Over a decade later he went public saying he had seen the V. He regrets the press conference stunt; and has told many he was simply trying to ease the public’s fear about the strange lights. These days, he’s moderating UFO conferences. At the National Press Club in Washington no less, which he did in 2008. That same week he told Larry King: “I think the US is not taking this seriously and they need to.” When he speaks of what he saw that night, he sounds more possessed than Roy Neary. “I saw a wedge-shaped craft of enormous proportions. It was something to behold...I saw something that defies logic and challenges my reality.”
He would add, “I witnessed a massive, delta-shaped craft silently navigate over Squaw Peak...[it was] dramatically large, [and had a] very distinctive leading edge with some enormous lights. As a pilot and a former Air Force Officer, I can definitively say that this craft did not resemble any man-made object I'd ever seen.

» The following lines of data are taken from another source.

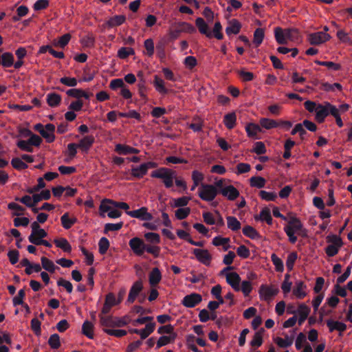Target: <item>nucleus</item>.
Masks as SVG:
<instances>
[{
    "mask_svg": "<svg viewBox=\"0 0 352 352\" xmlns=\"http://www.w3.org/2000/svg\"><path fill=\"white\" fill-rule=\"evenodd\" d=\"M129 245L132 252L138 256H142L146 252L152 254L154 258H157L160 256L161 248L158 245H147L143 239L135 236L132 238L129 241Z\"/></svg>",
    "mask_w": 352,
    "mask_h": 352,
    "instance_id": "nucleus-1",
    "label": "nucleus"
},
{
    "mask_svg": "<svg viewBox=\"0 0 352 352\" xmlns=\"http://www.w3.org/2000/svg\"><path fill=\"white\" fill-rule=\"evenodd\" d=\"M151 177L162 179L166 188H170L173 186V182L177 176L176 172L170 168L161 167L151 174Z\"/></svg>",
    "mask_w": 352,
    "mask_h": 352,
    "instance_id": "nucleus-2",
    "label": "nucleus"
},
{
    "mask_svg": "<svg viewBox=\"0 0 352 352\" xmlns=\"http://www.w3.org/2000/svg\"><path fill=\"white\" fill-rule=\"evenodd\" d=\"M218 194V189L212 184H201L199 188V197L206 201H213Z\"/></svg>",
    "mask_w": 352,
    "mask_h": 352,
    "instance_id": "nucleus-3",
    "label": "nucleus"
},
{
    "mask_svg": "<svg viewBox=\"0 0 352 352\" xmlns=\"http://www.w3.org/2000/svg\"><path fill=\"white\" fill-rule=\"evenodd\" d=\"M289 228L293 233L298 234L302 237L307 236V231L304 228L303 225L300 220L296 217H291L288 221L287 226L284 227V231Z\"/></svg>",
    "mask_w": 352,
    "mask_h": 352,
    "instance_id": "nucleus-4",
    "label": "nucleus"
},
{
    "mask_svg": "<svg viewBox=\"0 0 352 352\" xmlns=\"http://www.w3.org/2000/svg\"><path fill=\"white\" fill-rule=\"evenodd\" d=\"M279 292L278 288L266 285H261L259 288L258 294L260 298L265 301H269L276 296Z\"/></svg>",
    "mask_w": 352,
    "mask_h": 352,
    "instance_id": "nucleus-5",
    "label": "nucleus"
},
{
    "mask_svg": "<svg viewBox=\"0 0 352 352\" xmlns=\"http://www.w3.org/2000/svg\"><path fill=\"white\" fill-rule=\"evenodd\" d=\"M126 213L133 218L139 219L142 221H151L153 219V215L148 212L146 207H142L138 210L126 211Z\"/></svg>",
    "mask_w": 352,
    "mask_h": 352,
    "instance_id": "nucleus-6",
    "label": "nucleus"
},
{
    "mask_svg": "<svg viewBox=\"0 0 352 352\" xmlns=\"http://www.w3.org/2000/svg\"><path fill=\"white\" fill-rule=\"evenodd\" d=\"M202 300V296L197 293H192L184 297L182 304L188 308L195 307L197 305L199 304Z\"/></svg>",
    "mask_w": 352,
    "mask_h": 352,
    "instance_id": "nucleus-7",
    "label": "nucleus"
},
{
    "mask_svg": "<svg viewBox=\"0 0 352 352\" xmlns=\"http://www.w3.org/2000/svg\"><path fill=\"white\" fill-rule=\"evenodd\" d=\"M331 38V36L323 32H317L311 33L308 36L309 42L311 45H320Z\"/></svg>",
    "mask_w": 352,
    "mask_h": 352,
    "instance_id": "nucleus-8",
    "label": "nucleus"
},
{
    "mask_svg": "<svg viewBox=\"0 0 352 352\" xmlns=\"http://www.w3.org/2000/svg\"><path fill=\"white\" fill-rule=\"evenodd\" d=\"M192 253L197 259L204 265L209 266L212 260V256L207 250L193 249Z\"/></svg>",
    "mask_w": 352,
    "mask_h": 352,
    "instance_id": "nucleus-9",
    "label": "nucleus"
},
{
    "mask_svg": "<svg viewBox=\"0 0 352 352\" xmlns=\"http://www.w3.org/2000/svg\"><path fill=\"white\" fill-rule=\"evenodd\" d=\"M143 289V284L141 280L135 281L131 286L126 302L129 304L134 302Z\"/></svg>",
    "mask_w": 352,
    "mask_h": 352,
    "instance_id": "nucleus-10",
    "label": "nucleus"
},
{
    "mask_svg": "<svg viewBox=\"0 0 352 352\" xmlns=\"http://www.w3.org/2000/svg\"><path fill=\"white\" fill-rule=\"evenodd\" d=\"M95 138L93 135H86L84 136L77 144L78 148H80L83 153L87 154L93 146Z\"/></svg>",
    "mask_w": 352,
    "mask_h": 352,
    "instance_id": "nucleus-11",
    "label": "nucleus"
},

And it was certainly not high-altitude flares because flares don't fly in formation.” And since then, after years of continuous sightings in Arizona, a lot of people want to see the lights. Realtor polls conducted over the last few years found a high-number of transplantees were hoping to someday see the Phoenix Lights with their own eyes.
In an interesting sidebar, Symington was pardoned in 2000 by President Clinton, in the last days of his presidency, when most pardons are given by US presidents. Fife had been convicted of bank fraud in 1997 (coincidentally), but was spared prison by appeal. How is this related to the Phoenix Lights? On the night of March 13th, 1997, President Clinton allegedly “sprained his ankle” while hanging out with golf great Greg Norman, and had to leave his guest unexpectedly. Skeptics wondered if the Secret Service and the Pentagon, alerted to the huge alien space fortress floating over Arizona, had hijacked the President away to safety just in case this race of beings from another galaxy wanted to take the leader of Earth hostage.